We can expect that the second and third phases will be harder than the first. Right now, there’s election pressure: Republican senators don’t want to look like the partisan cowards they are when their jobs are on the line; folks in those states will be pressuring them to play by the same rules they helped push on the country four years ago. After the election, any who are still in power might very well throw scruples to the wind and count on their constituents forgetting all about it in six years.

Another important thing to beware of is recess appointments.
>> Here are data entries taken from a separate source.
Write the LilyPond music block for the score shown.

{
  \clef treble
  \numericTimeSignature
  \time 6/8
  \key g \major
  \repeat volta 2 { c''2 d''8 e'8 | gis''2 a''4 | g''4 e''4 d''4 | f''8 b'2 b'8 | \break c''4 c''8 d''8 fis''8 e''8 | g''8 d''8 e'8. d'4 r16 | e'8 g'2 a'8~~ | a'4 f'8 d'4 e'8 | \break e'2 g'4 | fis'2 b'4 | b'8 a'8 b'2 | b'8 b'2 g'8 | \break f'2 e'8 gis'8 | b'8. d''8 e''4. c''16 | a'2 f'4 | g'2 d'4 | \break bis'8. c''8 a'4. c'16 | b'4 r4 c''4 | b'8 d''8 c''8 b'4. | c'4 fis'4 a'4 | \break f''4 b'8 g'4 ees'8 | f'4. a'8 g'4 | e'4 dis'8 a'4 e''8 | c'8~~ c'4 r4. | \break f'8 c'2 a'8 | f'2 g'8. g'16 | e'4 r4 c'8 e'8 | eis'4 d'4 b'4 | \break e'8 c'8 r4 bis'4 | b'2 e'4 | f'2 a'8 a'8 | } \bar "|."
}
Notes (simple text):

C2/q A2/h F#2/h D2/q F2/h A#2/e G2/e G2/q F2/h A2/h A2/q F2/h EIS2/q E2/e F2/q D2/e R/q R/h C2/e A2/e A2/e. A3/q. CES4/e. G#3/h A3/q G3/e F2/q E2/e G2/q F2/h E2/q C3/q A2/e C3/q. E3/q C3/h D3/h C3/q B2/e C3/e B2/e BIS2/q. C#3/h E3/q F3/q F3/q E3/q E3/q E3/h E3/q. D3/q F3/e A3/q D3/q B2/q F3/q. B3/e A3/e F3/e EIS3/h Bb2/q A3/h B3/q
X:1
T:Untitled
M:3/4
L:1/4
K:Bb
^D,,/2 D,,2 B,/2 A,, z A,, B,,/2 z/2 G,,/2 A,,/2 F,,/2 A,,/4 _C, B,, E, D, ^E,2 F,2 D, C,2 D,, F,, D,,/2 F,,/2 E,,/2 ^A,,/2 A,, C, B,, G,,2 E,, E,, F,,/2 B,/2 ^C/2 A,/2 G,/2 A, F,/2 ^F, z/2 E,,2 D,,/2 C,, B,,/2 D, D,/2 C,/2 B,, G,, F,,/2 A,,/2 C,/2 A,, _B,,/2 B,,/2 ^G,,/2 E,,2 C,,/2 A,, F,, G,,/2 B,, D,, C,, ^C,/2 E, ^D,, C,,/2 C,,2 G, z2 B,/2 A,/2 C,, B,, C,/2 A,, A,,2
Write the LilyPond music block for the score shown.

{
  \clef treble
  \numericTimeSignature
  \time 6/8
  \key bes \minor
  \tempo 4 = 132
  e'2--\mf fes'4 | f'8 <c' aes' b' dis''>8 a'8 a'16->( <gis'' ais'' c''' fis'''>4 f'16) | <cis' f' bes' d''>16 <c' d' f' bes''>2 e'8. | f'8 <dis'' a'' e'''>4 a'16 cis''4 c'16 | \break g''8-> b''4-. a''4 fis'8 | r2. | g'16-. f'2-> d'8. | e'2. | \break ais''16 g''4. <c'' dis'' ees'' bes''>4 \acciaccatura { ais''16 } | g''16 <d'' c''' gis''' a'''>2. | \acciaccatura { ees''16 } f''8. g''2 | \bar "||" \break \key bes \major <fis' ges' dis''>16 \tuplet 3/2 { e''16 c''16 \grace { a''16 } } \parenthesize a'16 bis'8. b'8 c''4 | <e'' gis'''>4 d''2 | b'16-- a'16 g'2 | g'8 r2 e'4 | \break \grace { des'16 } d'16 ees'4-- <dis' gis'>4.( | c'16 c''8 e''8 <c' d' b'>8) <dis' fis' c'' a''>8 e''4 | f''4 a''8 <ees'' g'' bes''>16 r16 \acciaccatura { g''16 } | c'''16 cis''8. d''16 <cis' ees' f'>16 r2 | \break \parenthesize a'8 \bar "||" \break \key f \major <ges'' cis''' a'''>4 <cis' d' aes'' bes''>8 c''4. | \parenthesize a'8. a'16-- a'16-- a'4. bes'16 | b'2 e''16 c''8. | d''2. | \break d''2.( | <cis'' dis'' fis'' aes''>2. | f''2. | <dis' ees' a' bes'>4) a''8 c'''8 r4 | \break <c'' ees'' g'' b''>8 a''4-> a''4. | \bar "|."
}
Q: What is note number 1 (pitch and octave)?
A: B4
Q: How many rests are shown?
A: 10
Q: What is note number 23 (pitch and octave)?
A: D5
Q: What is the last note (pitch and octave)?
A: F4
When the Senate is in recess, the President can appoint a nominee to the Supreme Court without waiting for the Senate’s “advice and consent”. The appointee would then be on the Court until the end of that Congress, unless confirmed by the Senate once they are back in session. If the next Congress begins without the recess appointee being confirmed, their “Commission” ends and the seat becomes vacant again.

If we lose and Trump gets another justice onto the Supreme Court, it will then have a heavy partisan tilt to the right. One thing the next Congress can do—if we keep the House, take the Senate, and win the White House—is expand the court and fill the new seats with Justices who aren’t right-wing radicals.

This will be a long, hard fight, and this is only the first round. Prepare yourself, take a breath, charge your phone, and let’s get started.